**Deine Aufgaben**
1) Gib den Abschnitt des Forumsbeitrags zum Helius-Dämpfer von "Zwecks Testen tendiere" bis "einstellbar wäre gut..." wortgetreu wieder.
2) Stimmen diese Aussagen mit dem Forumsbeitrag zum Helius-Dämpfer überein? (a) Der Monarch hat laut sap die Maße 200mm/57mm. (b) sap hat das Helius FR neu gekauft. (c) sap hat ein Fahrgewicht von 105 kg. Antworte jeweils mit Ja oder Nein und zitiere die entscheidenden Worte aus dem Beitrag.
3) Wie könnte der Forumsbeitrag zum Helius-Dämpfer weitergehen? Schreibe ihn ab der Stelle weiter, an der er endet.

# Welcher Dämpfer für Helius FR? Umlenkhebel?



## sap (20. März 2011)

Moin,

ich suche einen neuen Dämpfer für mein Helius FR.
Das gute Stück ist etwas custom made, habe es gebraucht erworben, d.h. nicht von mir. Aber die Maße sind eigentlich soweit normal...







Kurze Frage vorweg: Was ist denn das für eine 2. Aufnahme am Umlenkhebel, ist das für Stahl- bzw. Luftdämpfer?

Fahre vorne 160mm, hinten demnach der kurze Federweg (155mm sinds glaub offiziell).
Der Monarch schmazt ziemlich verdächtig und ich will sowieso mal Stahldämpfer testen.
Der Monarch hat 200mm/57mm, wenn mich nichts täuscht. 

Zwecks Testen tendiere ich zu einem gebrauchten, will mich ja erstmal ranfühlen. Wenn es gefällt, gönne ich mir vermutlich irgendwann auch eine Titanfeder - am Federverhalten sollte das ja quasi nichts ändern, oder?

Was würdet ihr denn empfehlen? Die Richtung ist wohl Roco, DHX oder Vivid. Aber welchen davon? Lockout brauche ich bei dem Hinterbau ja nicht, bisschen einstellbar wäre gut...
Ich peile aufgrund meiner 105kg Fahrgewicht mal 550lbs an? Meint ihr das passt? Kenne nur die Online-Berechnungstabellen, wobei da die jeweilige Charakteristik des Bikes ja nicht mit drin ist. Oder soll ich eher 600lbs anpeilen? Bin halt ein schwerer Bub, Einsatzgebiet Trail - Bikepark. So lange nix durchschlägt, hab ich nix gegen soft.

Bin noch bisschen grün, was die Stahlfederdämpfer-Thematik angeht, habe mich noch nie damit beschäftigt, weil ich noch nie einen hatte und das Helius auch erst seit wenigen Wochen bei mir wohnt


----------



## Lynus (20. März 2011)

**Angezeigte Daten**
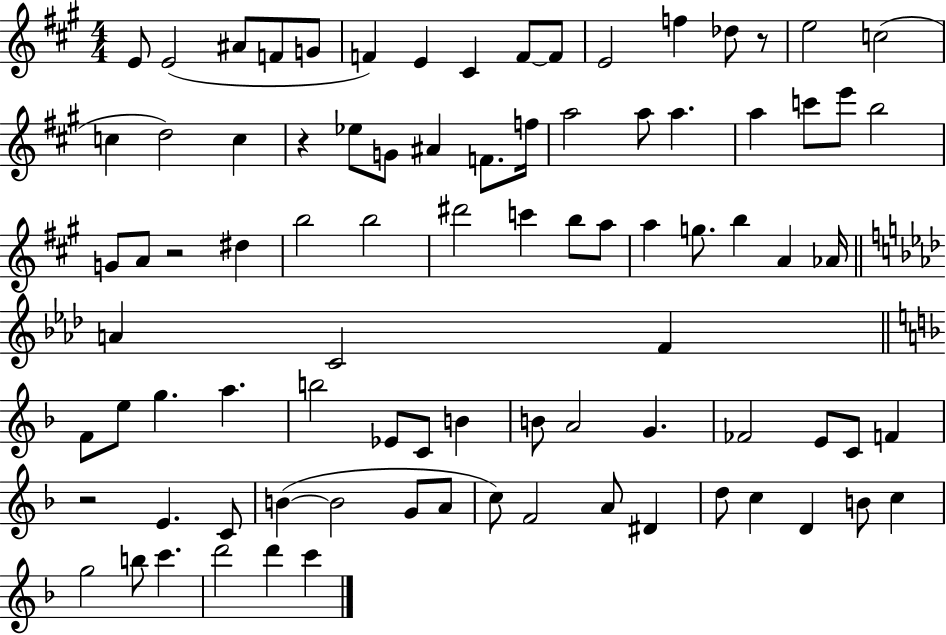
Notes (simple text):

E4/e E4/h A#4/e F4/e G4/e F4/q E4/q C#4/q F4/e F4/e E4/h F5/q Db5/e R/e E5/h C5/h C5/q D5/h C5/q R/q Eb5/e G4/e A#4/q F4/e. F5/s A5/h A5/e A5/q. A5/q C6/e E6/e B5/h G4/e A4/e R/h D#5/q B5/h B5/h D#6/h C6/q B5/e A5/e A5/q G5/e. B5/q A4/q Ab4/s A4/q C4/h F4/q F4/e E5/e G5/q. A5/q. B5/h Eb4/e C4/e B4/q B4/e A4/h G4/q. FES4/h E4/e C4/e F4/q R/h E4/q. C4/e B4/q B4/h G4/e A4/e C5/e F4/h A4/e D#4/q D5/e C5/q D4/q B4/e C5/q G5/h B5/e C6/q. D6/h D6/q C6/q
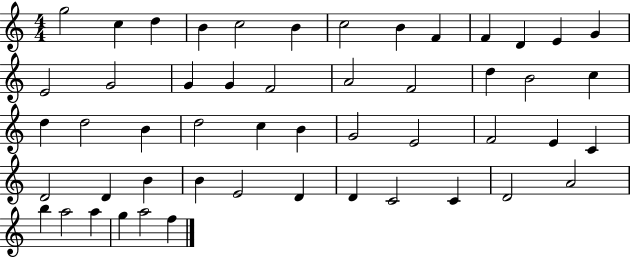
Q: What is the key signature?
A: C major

**Schriftliche Antworten**
1)
Zwecks Testen tendiere ich zu einem gebrauchten, will mich ja erstmal ranfühlen. Wenn es gefällt, gönne ich mir vermutlich irgendwann auch eine Titanfeder - am Federverhalten sollte das ja quasi nichts ändern, oder?

Was würdet ihr denn empfehlen? Die Richtung ist wohl Roco, DHX oder Vivid. Aber welchen davon? Lockout brauche ich bei dem Hinterbau ja nicht, bisschen einstellbar wäre gut...

2)
(a) Ja: „Der Monarch hat 200mm/57mm, wenn mich nichts täuscht.“
(b) Nein: „habe es gebraucht erworben“
(c) Ja: „aufgrund meiner 105kg Fahrgewicht“

3)
Hi sap,
ich bin vor einiger Zeit von einem Fox RP2 auf den MZ Roco TST R umgestiegen und sehr zufrieden. 

Aber ich glaub nicht, dass dir eine 550er Feder reicht - ich wiege fahrfertig 90kg und hab eine 550er (oder war´s eine 600er ?) drin. Jedoch fahr ich das Helius auf dem "langen" Federweg, sprich 167mm Federweg.


----------



## MTB-News.de




----------



## sap (20. März 2011)

Laut datasheet müsste es "lang" doch 172mm haben, oder?
Wie hast du deine Federhärte denn bestimmt? Mail an Nicolai?

Edith sagt übrigens:
Vivid wirds wohl eher nicht. Zum Testen vielleicht, aber da sind die Titanfedern deutlich teurer...


----------



## sap (20. März 2011)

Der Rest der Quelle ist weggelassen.